Lenin. Un romanzo russo


Mentre tutto stava finendo, con la bara di Lenin che entrava nella penombra eterna del mausoleo e la musica dell’ Internazionale che lottava coi 37 gradi sottozero della Piazza Rossa, Nadezda Krupskaja probabilmente ripensò al proiettile da cui tutto era incominciato, cinque anni e mezzo prima. Lei e Lenin avevano ripercorso la scena decine di volte per cercare il bivio supremo, al confine tra la vita e la morte in quel venerdì 30 agosto 1918. Il governo bolscevico aveva appena un anno, il suo Capo era uscito dal Cremlino nel pomeriggio per tre comizi nelle fabbriche, bisognava rassicurare e indirizzare gli operai, troppi gridavano già alla rivoluzione tradita.
Lenin aveva appena finito di parlare nel cortile metalmeccanico della Michelson, tra gli sbuffi di fumo dei forni che si stavano spegnendo. Gruppi di operai lo fermavano con le ultime domande, mentre cercava la macchina con lo sguardo: quando vide la Rolls Royce nera muoversi vicino alla rimessa, le andò incontro. Due donne lo chiamarono ancora, quasi correndo verso di lui, pallide per l’emozione. Vladimir Ilic era a un passo dall’auto ma si voltò e fece in tempo a vedere la pistola nella mano destra di Fanja Kaplan, socialista rivoluzionaria che aveva già scontato dieci anni di prigione per un attentato contro un funzionario zarista. Tre spari, uno va a vuoto, una pallottola colpisce Lenin alla spalla sinistra e quel terzo proiettile perfora il polmone, risale, arrivando quasi fino al collo.
Lo trasportano di corsa al Cremlino sulla sua auto, temono altri assalti, una manovra organizzata. Fanja, chiamata anche Dora, verrà condannata a morte in soli quattro giorni e subito giustiziata con un colpo alla nuca, come se la rivoluzione avesse fretta di chiudere la ferita. Ma proprio quel suo proiettile, con incisa una croce intinta nel curaro, verrà infine estratto quattro anni dopo all’ospedale militare di Mosca, perché secondo il professor Felix Klemperer rilasciava piombo nella carne di Lenin ed era quindi la vera causa del malessere, della stanchezza improvvisa, del nervosismo e dei mal di testa continui del Capo bolscevico, minando per sempre il suo vigore fisico. In realtà, la moglie di Lenin sapeva che quella pallottola aveva agito più nel profondo, violando per la prima volta il corpo carismatico del leader sovietico e insieme il corpo mistico del comunismo rivoluzionario,intangibile nella sua disputa perenne con il tempo, per la pretesa ideologica dell’eternità.

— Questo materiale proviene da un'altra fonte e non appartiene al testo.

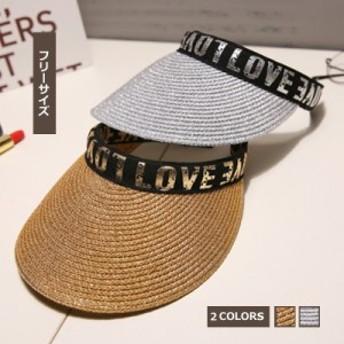 サンバイザー 帽子 ワイドサンバイザー 送料無料 レディース 麦わらハット UVカット クリップバイザー 女性用 麦わらサンバイザー つば広
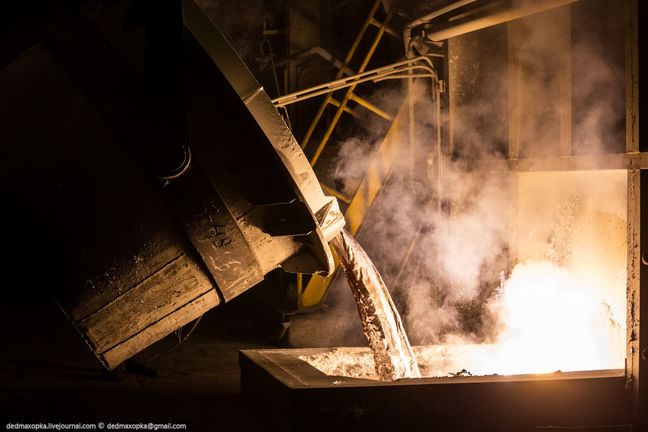 Iran Looks to Expand Aluminum Production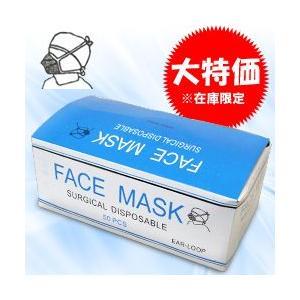 ★マスク大特価SALE サージカルマスク ディスポーサブル 50枚|medistock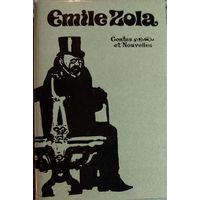 Emile Zola.  CONTES DE NOUVELLES.  ЭМИЛЬ ЗОЛЯ.  Новеллы в оригинале на французском.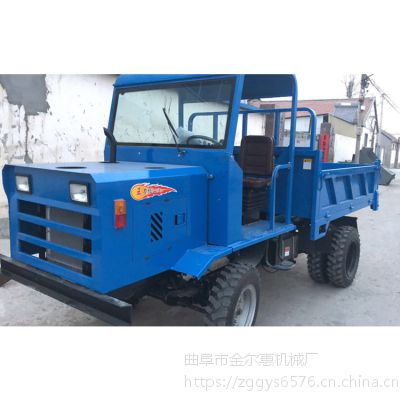 工厂车间用四不像运输车 四驱双缸多缸拖拉机 爬坡王工程车载重3吨四不像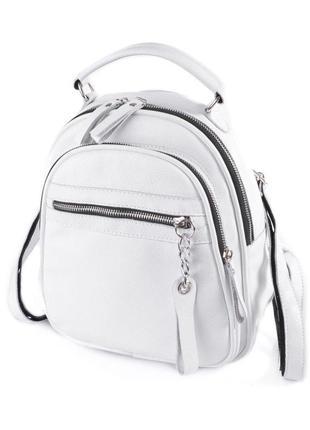 Белая сумка-рюкзак через плечо трансформер из натуральной кожи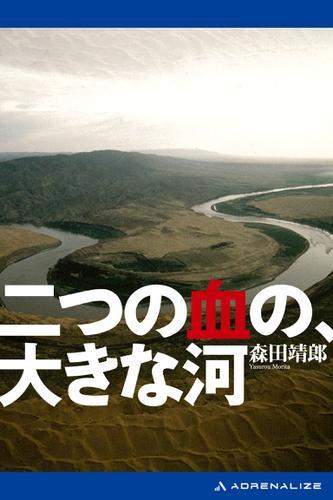 二つの血の、大きな河 / 森田靖郎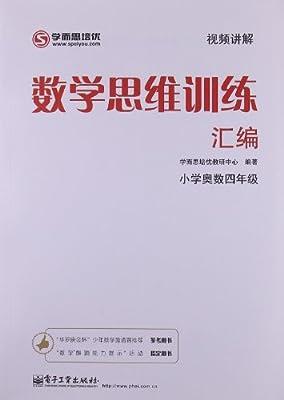 数学思维训练汇编:小学奥数4年级.pdf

Da quel momento la Russia e il mondo avevano assistito a due movimenti contrapposti al vertice dell’esperimento sociale e politico che da San Pietroburgo annunciava la rivoluzione proletaria mondiale per incendiare gli imperi decadenti, com’era successo allo Zar Nikolaj II, detronizzato dopo tre secoli di regno della dinastia Romanov sulle Russie. Da un lato la rivoluzione bolscevica si consolidava abbattendo tutti gli ostacoli, abolendo la Costituente, cancellando i partiti, fucilando a Ekaterinburg l’intera famiglia Romanov per rendere impossibile ogni ritorno al passato, annientandolo. Dall’altro lato, la salute di Vladimir Ilic Lenin s’indeboliva ogni giorno di più trasmettendo l’immagine di un potere incerto e instabile, improvvisamente precario, con l’incognita di una possibile successione e l’evidenza di un gruppo dirigente che stava preparandosi a portare la lotta dai campi di battaglia alle stanze del Cremlino, rendendo misterioso e minaccioso il futuro.
Ma adesso la folla piangeva sulla Piazza Rossa coi berretti calati sulle orecchie, bianchi di un nevischio gelato che si fermava sulle sopracciglia e sui baffi, cresceva sui giacconi. Un milione di persone, molti venuti da lontano appena si era diffusa la conferma che era successo davvero: Lenin è morto. Da lontano tutti fissavano il pallore della salma nella bara sulla piattaforma e poi con lo sguardo cercavano lei, Nadezda Kostantinovna Krupskaja, la moglie di Lenin che ora diventava la vedova, dopo essere stata sempre al suo fianco: da quando Ilic aspettava la fine delle sue lezioni nei circoli operai e poi attraversava con lei la domenica accompagnandola a casa nel Vecchio Nevskij, ai tre anni di confino in Siberia, dove si erano sposati in chiesa chiedendo al fabbro di Susenskoe di ricavare due anelli da una moneta di rame da cinque copechi. Quindi alla lunga stagione dell’esilio.
La figura appartata di Nadezda, coi capelli raccolti in fretta sulla nuca, non riusciva a contenere tutto il lutto, come testimoniava quella moltitudine mai vista di uomini e donne che avevano sfilato per giorni nella Sala delle Colonne, nel vecchio Circolo dei Nobili, senza potersi fermare, solo il tempo di un omaggio, un commiato, uno sguardo, in una coda sterminata che paralizzava la città. Poi, sulla piazza dove comincia la Russia, avevano atteso fin dall’alba l’arrivo delle spoglie di Lenin portate a braccia da Stalin, Zinoviev, Kalinin e Kamenev, finché la bara fu issata in alto, davanti al vertice politico e al popolo. Adesso, secondo le intenzioni del Politbjuro che aveva deciso ogni cosa, il corpo simbolo della rivoluzione attraversava la soglia dell’eternità, e per la sua custodia era stato costruito il mausoleo di legno in cui Lenin veniva trasportato al suono della marcia funebre di Chopin, quando l’orologio sulla torre Spasskaja batteva le quattro del pomeriggio.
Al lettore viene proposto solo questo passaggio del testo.